##### 原文 #####

後で詳述するが、実は《記者団》の中に朝日新聞の記者もいた。その後の朝日の報道姿勢は不可解と言わざるを得ないのだが、まずは経緯をお伝えしよう。
村上氏の「国賊」発言は、安倍派だけでなく自民党内でもかなりの国会議員が問題視した。
10月12日、自民党は党紀委員会を開催。村上氏の発言は党員の「品位をけがす行為」だとして、1年間の役職停止処分を決めた。
村上氏は党紀委に「よく記憶はしていないが、不用意な発言でおわびして撤回したい」と文書で釈明。その後の記者会見で、安倍氏の遺族にも謝罪する意向を示した。
現場にいた朝日
ベテランの政治記者が言う。
「村上さんの選挙区は愛媛2区です。一説によると村上水軍の末裔だそうですが、村上家が素封家、地元の名家なのは間違いありません。曽祖父と父親が元衆議院議員、伯父が元参議院議員、祖父が元最高検察庁次長検事、妹が立憲民主党幹事長の岡田克也さん(69)の妻……という具合です。資金力は豊富で、連続12回当選と選挙にめっぽう強いことでも知られています」

##### データ抜粋 #####

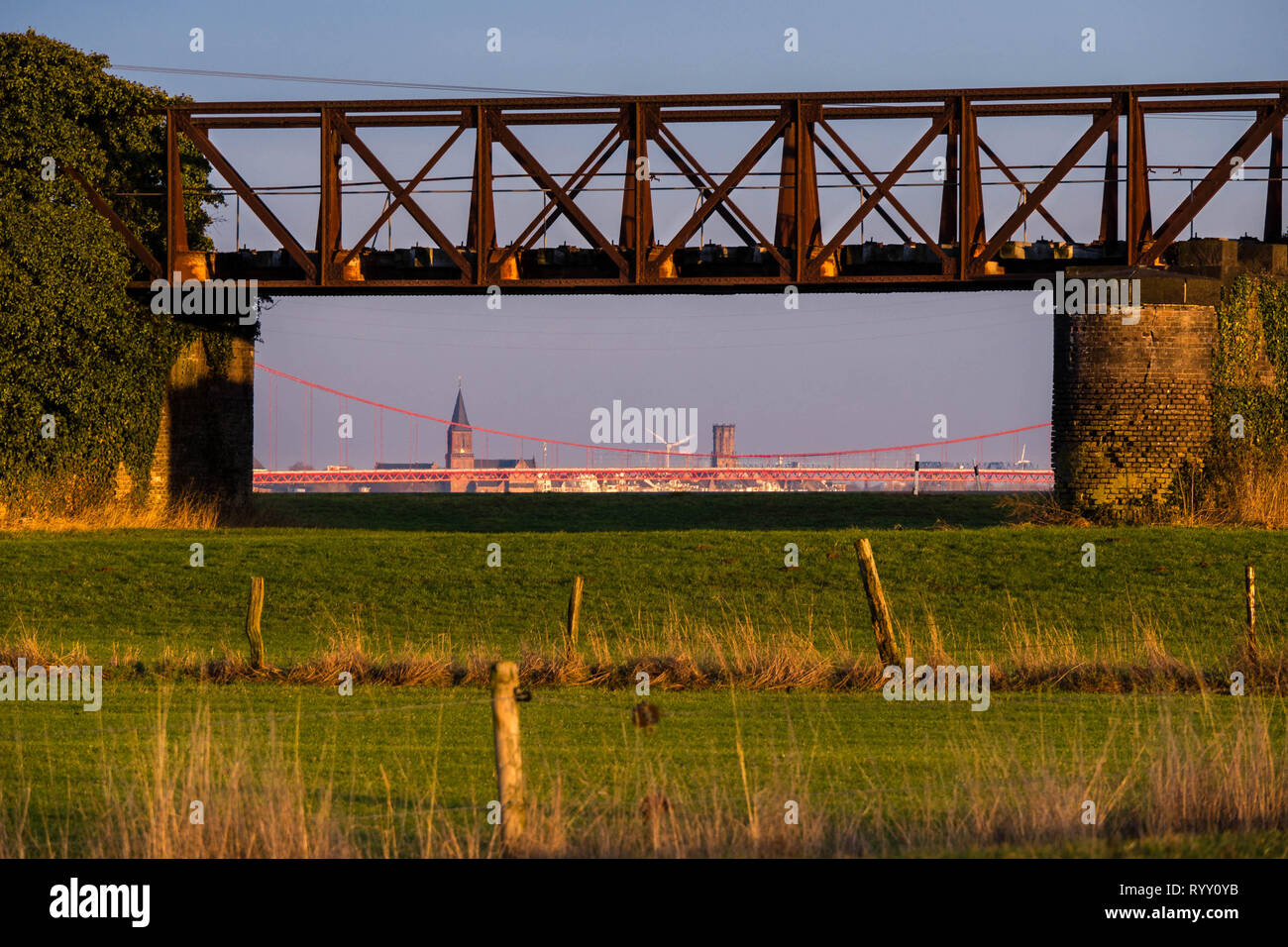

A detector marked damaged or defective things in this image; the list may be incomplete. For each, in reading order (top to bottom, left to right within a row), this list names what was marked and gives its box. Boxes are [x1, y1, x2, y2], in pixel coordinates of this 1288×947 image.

rusty steel truss bridge [75, 81, 1276, 295]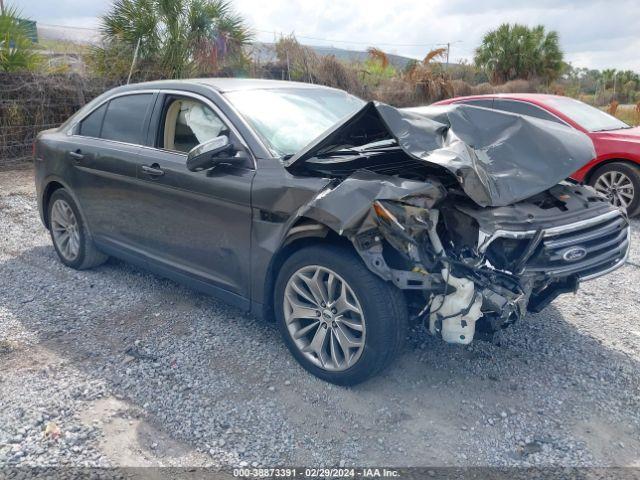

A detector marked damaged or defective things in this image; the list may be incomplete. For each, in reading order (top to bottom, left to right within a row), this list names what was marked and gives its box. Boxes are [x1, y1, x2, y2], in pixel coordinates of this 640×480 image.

shattered windshield [225, 89, 364, 157]
crumpled hood [284, 101, 596, 206]
shattered windshield [544, 96, 628, 132]
severe front-end damage [284, 103, 632, 344]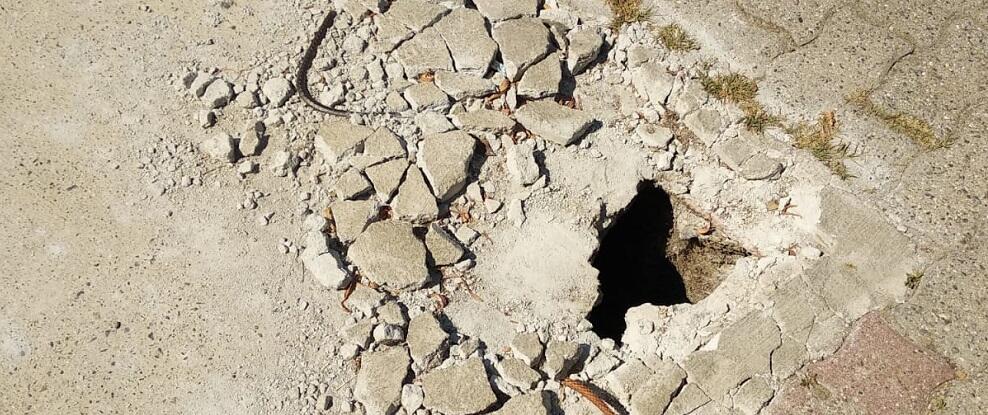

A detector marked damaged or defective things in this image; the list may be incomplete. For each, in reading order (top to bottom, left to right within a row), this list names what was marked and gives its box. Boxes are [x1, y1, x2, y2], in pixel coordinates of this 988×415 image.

broken concrete slab [472, 0, 536, 21]
broken concrete slab [394, 29, 456, 79]
broken concrete slab [434, 7, 498, 75]
broken concrete slab [436, 70, 498, 101]
broken concrete slab [492, 18, 552, 81]
broken concrete slab [516, 52, 564, 98]
broken concrete slab [452, 109, 516, 133]
broken concrete slab [516, 99, 596, 146]
broken concrete slab [364, 158, 408, 202]
broken concrete slab [392, 166, 438, 224]
broken concrete slab [418, 131, 476, 201]
broken concrete slab [332, 200, 378, 245]
broken concrete slab [348, 221, 428, 292]
broken concrete slab [426, 224, 466, 266]
pothole [592, 184, 744, 342]
broken concrete slab [352, 346, 410, 415]
broken concrete slab [420, 358, 498, 415]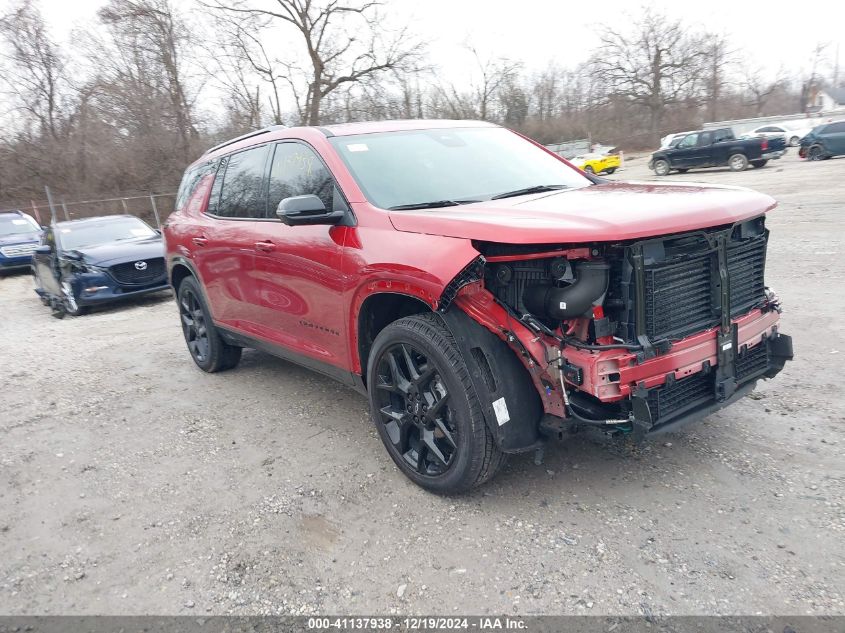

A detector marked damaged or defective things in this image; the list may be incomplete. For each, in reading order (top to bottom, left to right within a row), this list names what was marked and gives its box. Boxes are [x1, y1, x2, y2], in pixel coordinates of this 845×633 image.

damaged front end [436, 215, 792, 452]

#####

原文のうち、「村上氏の「国賊」発言は、安倍」から始まり「族にも謝罪する意向を示した。」まで続く部分を、一字も変えずに書き写してください。

村上氏の「国賊」発言は、安倍派だけでなく自民党内でもかなりの国会議員が問題視した。
10月12日、自民党は党紀委員会を開催。村上氏の発言は党員の「品位をけがす行為」だとして、1年間の役職停止処分を決めた。
村上氏は党紀委に「よく記憶はしていないが、不用意な発言でおわびして撤回したい」と文書で釈明。その後の記者会見で、安倍氏の遺族にも謝罪する意向を示した。